2 - Reparação temporária:
Na impossibilidade de resolver definitivamente o problema no local, face à indisponibilidade de meios e tecnologia, enrolei cuidadosamente o cabo solto num dos muitos ferros que abundam na parte inferior do futuro pré-clássico e segui caminho, sem que se notasse diferença alguma entre o avariado e o funcional. Contudo, eu sou um perfeccionista, e exijo que os meus carros funcionem na perfeição (passe o pleonasmo), pelo que passei ao passo seguinte.

3 - Confirmação do diagnóstico

Fui ao mecânico (sim, o mesmo que tem lá o outro carro para arranjar desde Janeiro) o qual confirmou que era indubitavelmente uma caso de bicha partida. Apesar de não ser apreciador da companhia de bichas, sejam elas solitárias, à procura de companhia ou outras, tomei nas minhas mãos a responsabilidade de encontrar a peça necessária para substituir a danificada.

4 - À procura de bicha

Concedo que este título não soa particularmente feliz, mas a necessidade aguça o engenho, pelo que procurei afincadamente na internet (apesar do que me foi sugerido mantive-me afastado das páginas de classificados do Correio da Manhã, não fosse o diabo tecê-las) e acabei por encontrar a bicha adequada para mim (isto também não me soa bem, tenho que rever este texto) num local insuspeito: a Índia. Pelo preço módico de aproximadamente 14€ mandei vir uma. Francamente, estou completamente por fora do preço das bichas, embora tenha ouvido dizer que às vezes não saem baratas, e até hoje não faço ideia se fui enganado ou não, mas se uma bicha indiana não tiver a escola toda e não for completamente compatível, então não sei quem será.

5 - Montar a bicha

Outro título infeliz. Não sei se este forum é censurado, mas se o for acho que é com toda a razão.
Assim que a fui buscar ao correio botei-me ao trabalho e cheio de gana decidi-me a fazer o que qualquer mecânico do séc XXI faz: fui ao youtube ver um vídeo explicativo. O único que encontrei era de uma americano encasacado que explicava cuidadosamente o que tinha que ser feito, depois desligava a câmera enquanto o ia fazer e voltava a dizer que tinha sido fácil. Não muito informativo, mas encorajador. Se quiserem ver, está aqui, mas não aconselho. É chato.

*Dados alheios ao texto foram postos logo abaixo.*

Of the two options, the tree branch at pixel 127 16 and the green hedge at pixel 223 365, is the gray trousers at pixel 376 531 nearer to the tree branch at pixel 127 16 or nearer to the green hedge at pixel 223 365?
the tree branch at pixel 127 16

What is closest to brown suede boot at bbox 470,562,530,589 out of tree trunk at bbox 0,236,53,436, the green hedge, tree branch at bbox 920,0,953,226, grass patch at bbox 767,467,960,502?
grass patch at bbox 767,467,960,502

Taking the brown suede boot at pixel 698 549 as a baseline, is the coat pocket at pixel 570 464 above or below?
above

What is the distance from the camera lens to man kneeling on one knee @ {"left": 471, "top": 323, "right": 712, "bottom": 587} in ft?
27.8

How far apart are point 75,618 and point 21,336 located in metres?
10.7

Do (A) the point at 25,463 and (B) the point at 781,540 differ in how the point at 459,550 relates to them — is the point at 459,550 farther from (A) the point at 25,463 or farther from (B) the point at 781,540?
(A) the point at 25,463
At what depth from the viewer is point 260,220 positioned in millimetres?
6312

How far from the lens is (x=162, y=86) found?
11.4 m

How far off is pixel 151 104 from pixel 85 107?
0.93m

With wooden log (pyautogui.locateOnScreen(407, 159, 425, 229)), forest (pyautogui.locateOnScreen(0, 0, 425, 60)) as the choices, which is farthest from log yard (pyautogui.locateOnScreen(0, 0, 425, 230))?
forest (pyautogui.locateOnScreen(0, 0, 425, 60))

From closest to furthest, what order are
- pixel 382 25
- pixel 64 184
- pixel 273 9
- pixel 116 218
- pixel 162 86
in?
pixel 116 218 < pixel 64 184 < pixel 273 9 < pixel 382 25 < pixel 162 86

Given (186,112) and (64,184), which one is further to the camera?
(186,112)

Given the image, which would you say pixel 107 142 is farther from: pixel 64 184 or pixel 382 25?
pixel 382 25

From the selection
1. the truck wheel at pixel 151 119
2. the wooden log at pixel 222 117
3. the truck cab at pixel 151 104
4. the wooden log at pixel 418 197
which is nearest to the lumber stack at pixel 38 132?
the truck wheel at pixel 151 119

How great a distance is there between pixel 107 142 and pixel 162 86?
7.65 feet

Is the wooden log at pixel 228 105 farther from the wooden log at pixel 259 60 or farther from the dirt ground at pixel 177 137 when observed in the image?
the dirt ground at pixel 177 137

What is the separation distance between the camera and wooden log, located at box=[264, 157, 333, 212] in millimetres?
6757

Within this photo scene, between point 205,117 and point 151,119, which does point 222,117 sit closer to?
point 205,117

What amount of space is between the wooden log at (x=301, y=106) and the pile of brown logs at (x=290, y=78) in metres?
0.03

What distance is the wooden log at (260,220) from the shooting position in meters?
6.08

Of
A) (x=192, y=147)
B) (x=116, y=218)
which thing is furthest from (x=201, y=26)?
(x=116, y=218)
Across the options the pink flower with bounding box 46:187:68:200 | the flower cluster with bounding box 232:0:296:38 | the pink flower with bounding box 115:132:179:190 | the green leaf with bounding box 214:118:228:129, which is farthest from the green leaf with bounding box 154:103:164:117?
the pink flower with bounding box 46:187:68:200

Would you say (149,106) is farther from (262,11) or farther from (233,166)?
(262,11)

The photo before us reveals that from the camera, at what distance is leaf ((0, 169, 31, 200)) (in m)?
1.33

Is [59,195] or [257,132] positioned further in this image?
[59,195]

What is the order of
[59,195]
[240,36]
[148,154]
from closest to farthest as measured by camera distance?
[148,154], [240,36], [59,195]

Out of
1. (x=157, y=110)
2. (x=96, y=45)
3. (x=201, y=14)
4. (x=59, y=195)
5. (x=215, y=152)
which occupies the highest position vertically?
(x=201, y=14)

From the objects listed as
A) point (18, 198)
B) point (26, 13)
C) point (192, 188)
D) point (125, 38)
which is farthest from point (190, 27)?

Devia ter desconfiado, ao ver o ortografia do título... Felizmente havia outras páginas a explicar como se fazia (sem desenhos) e essas eram igualmente encorajadoras, pelo que sem mais delongas me deitei ao trabalho. De acordo com todas as informações recolhidas, bastava remover o quadrante tirar a ponta da bicha do buraco (é impressão minha ou isto vai de mal a pior?) e depois esgueirar-me para debaixo do jipe e tirar a outra ponta (estas bichas têm duas pontas), para depois substituir a peça inteira. Fácil. Vamos a isto.
Comecei pela parte de baixo onde estava partida. Localizei a caixa de transferência onde estava encaixada (caixa de transferência soa muito melhor, tem um ar viril) e tratei de puxar a ponta que lá tinha ficado presa com um alicate de pontas. Não saiu. Puxei com mais força. Também não saiu. Tornei a puxar e fiquei com uns pedaços de bicha na mão. Disse um palavrão e puxei do outro lado. Mais pedaços de bicha. Troquei de alicate, apertei bem com as duas mãos e puxei até dar um safanão e bater com as mãos no tubo de escape. Mas o terminal continuou lá. Levantei-me pacientemente, sem dizer mais palavrões nem dar um pontapé no carro e fui ver o vídeo do sr outra vez, para ter a certeza que não me tinha escapado nada. Nada me escapara: a parte em que ele tinha desligado a bicha de debaixo do carro não aparecia no vídeo. Contudo uma das outra páginas de auto ajuda mencionava um parafuso que era preciso desapertar. Se calhar devia ter lido as instruções com mais atenção. Localizei o parafuso e desapertei-o cuidadosamente, á espera de ver jorrar óleo de uma peça qualquer fundamental, mas nada disso aconteceu. O parafuso saiu docilmente, e com o próximo puxão o terminal deslizou para fora do encaixe, providenciando a primeira boa notícia: o encaixe era igual aquele que eu tinha comprado.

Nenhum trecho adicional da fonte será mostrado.